Bioinformatics Advance Access originally published online on January 12, 2006
Bioinformatics 2006 22(6):771-772; doi:10.1093/bioinformatics/btk049
Maximum likelihood estimates of allele frequencies and error rates from samples of related individuals by gene counting
Department of Medical Informatics, University of Utah 391 Chipeta Way Suite D, Salt Lake City, UT 84108, USA
*To whom correspondence should be addressed.
| ABSTRACT |
|---|
|
|
|---|
Summary: Graphical modeling is used to extend the gene counting method to compute maximum likelihood estimates of allele frequencies for samples of individuals related in extended pedigrees. Genotypes may be missing or partially observed, and error rates can be simultaneously estimated.
Availability: The Java classes and Javadocs pages for
can be obtained from bioinformatics.med.utah.edu/~alun, which also has more information on its use and file formats.
Contact: alun{at}genepi.med.utah.edu
Few ideas from statistical genetics have been as widely accepted and adapted as C. A. B. Smith's gene counting method (Ceppellini et al., 1955; Smith, 1957). It was originally devised as an iterative procedure for estimating multinomial frequencies when only combined class counts are observable, the canonical example being the estimation of the frequencies of the alleles of the AB0 blood group locus from observed counts of blood types. Now more often known as the expectation and maximization, or EM, algorithm (Dempster et al., 1977), it has been applied to such genetic problems as estimating evolutionary trees (Thompson, 1975) and reconstructing haplotypes from diploid data (Thomas, 2003). More broadly it has been used in all manner of statistical problems in which the observed data are, at least conceptually, incomplete. The application described here is a very direct extension: estimating allele frequencies based on samples of genotypes from related individuals.
Although the naive approach of ignoring relationships and using raw sample frequencies gives unbiased estimates, for individuals related in a small number of extended pedigrees results can be unreliable with large variance because of correlations between genotypes due to common ancestry. This is particularly an issue when performing linkage or association analysis in pedigrees. These are sensitive to frequency errors: a rare allele shared by a group of relatives also sharing a genetic trait is evidence of association of the marker and trait loci. Overestimating the frequency of the allele will obscure this association. Conversely, an under estimate of an allele's frequency will cause false positive results. Reliable allele frequency estimates from the pedigrees under study are necessary. McPeek et al. (2004) showed that maximum likelihood estimation is best for this problem when it is tractable, and the method of Boehnke (1991) can be used to do this. The approach outlined here, however, has modeling and computational advantages as shown below.

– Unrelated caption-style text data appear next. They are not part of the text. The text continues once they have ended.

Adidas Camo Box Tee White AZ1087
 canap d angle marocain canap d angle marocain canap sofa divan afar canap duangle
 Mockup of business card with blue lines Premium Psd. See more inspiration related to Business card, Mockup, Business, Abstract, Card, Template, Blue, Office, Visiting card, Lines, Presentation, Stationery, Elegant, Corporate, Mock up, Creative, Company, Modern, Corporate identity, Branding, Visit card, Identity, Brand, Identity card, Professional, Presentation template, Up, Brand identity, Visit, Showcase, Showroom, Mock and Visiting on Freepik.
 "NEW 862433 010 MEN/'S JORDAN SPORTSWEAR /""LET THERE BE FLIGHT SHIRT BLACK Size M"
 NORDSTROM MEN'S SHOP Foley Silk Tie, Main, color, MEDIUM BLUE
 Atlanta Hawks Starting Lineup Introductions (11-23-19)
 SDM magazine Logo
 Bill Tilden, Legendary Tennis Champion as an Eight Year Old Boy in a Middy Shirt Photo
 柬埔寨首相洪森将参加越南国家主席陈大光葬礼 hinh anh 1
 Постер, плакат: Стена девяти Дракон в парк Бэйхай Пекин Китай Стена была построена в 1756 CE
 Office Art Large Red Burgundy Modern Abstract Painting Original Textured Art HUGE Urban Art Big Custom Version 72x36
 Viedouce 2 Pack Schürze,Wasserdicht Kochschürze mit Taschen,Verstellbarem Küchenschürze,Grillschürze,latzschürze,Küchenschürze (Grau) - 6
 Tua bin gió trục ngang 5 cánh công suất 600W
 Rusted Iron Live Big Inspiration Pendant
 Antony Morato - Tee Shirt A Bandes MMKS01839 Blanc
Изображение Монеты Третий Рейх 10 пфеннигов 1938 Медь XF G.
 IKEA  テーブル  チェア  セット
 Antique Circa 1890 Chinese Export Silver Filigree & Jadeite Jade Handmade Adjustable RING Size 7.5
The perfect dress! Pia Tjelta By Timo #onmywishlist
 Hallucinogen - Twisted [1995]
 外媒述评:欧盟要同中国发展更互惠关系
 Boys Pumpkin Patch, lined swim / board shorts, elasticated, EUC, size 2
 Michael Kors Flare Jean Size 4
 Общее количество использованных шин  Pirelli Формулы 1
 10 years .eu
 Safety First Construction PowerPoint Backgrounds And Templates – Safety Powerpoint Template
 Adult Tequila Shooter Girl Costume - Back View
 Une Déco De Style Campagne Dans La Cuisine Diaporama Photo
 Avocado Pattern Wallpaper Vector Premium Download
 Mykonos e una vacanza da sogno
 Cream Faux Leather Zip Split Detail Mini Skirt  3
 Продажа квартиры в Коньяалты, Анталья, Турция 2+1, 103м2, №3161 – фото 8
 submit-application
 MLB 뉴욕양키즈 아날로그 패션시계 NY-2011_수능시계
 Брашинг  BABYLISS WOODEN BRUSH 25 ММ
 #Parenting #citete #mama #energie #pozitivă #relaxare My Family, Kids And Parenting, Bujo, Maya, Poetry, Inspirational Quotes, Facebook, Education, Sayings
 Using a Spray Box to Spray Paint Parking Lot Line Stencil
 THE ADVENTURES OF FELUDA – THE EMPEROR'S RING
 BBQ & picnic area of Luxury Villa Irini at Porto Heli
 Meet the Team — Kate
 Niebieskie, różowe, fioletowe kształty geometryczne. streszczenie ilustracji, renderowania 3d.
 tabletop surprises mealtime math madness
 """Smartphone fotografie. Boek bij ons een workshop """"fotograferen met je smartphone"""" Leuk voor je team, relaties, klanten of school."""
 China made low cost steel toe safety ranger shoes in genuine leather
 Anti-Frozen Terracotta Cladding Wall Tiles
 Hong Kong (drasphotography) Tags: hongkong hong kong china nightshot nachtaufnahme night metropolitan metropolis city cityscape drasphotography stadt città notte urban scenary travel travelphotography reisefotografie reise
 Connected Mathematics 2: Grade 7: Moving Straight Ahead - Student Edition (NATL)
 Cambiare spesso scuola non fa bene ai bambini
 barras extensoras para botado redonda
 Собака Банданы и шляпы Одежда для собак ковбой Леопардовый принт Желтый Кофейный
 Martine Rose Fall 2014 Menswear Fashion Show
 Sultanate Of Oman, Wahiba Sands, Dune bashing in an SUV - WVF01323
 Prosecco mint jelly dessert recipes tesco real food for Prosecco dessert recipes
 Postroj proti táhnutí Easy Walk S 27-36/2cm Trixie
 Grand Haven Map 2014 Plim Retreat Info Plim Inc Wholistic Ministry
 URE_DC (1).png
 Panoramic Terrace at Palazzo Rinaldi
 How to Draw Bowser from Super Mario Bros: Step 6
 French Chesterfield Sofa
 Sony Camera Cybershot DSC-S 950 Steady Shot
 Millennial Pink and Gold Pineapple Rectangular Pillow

We begin with initial estimates of the allele frequencies that may be the naive unbiased estimates. Given these frequencies, the pedigree structure and observed genotypes for some of the individuals, we can compute the marginal distributions of the genotypes of the founders of the pedigree. This is the E step of the EM algorithm and is done by constructing a graphical model and performing the usual forwardbackward algorithm to obtain the marginal distributions of genotypes in the maximal cliques of the graph. From these the marginals for the individual founder genotypes are easily calculated. A clique is a subgraph in which all the vertices representing variables are joined to each other, and a decomposable graphical model has the property that the joint distribution on all variables is determined by the clique marginals (Lauritzen and Spiegelhalter, 1988). The M step is to find the maximum likelihood estimates of the allele frequencies by summing the weighted counts for the founder alleles. There is an implicit assumption that the founder alleles are randomly sampled from a wider population. The E and M steps are then repeated until convergence, which, in this implementation, is determined when the largest absolute between iteration difference for an allele frequency is less than a specified value, which is by default 0.000001.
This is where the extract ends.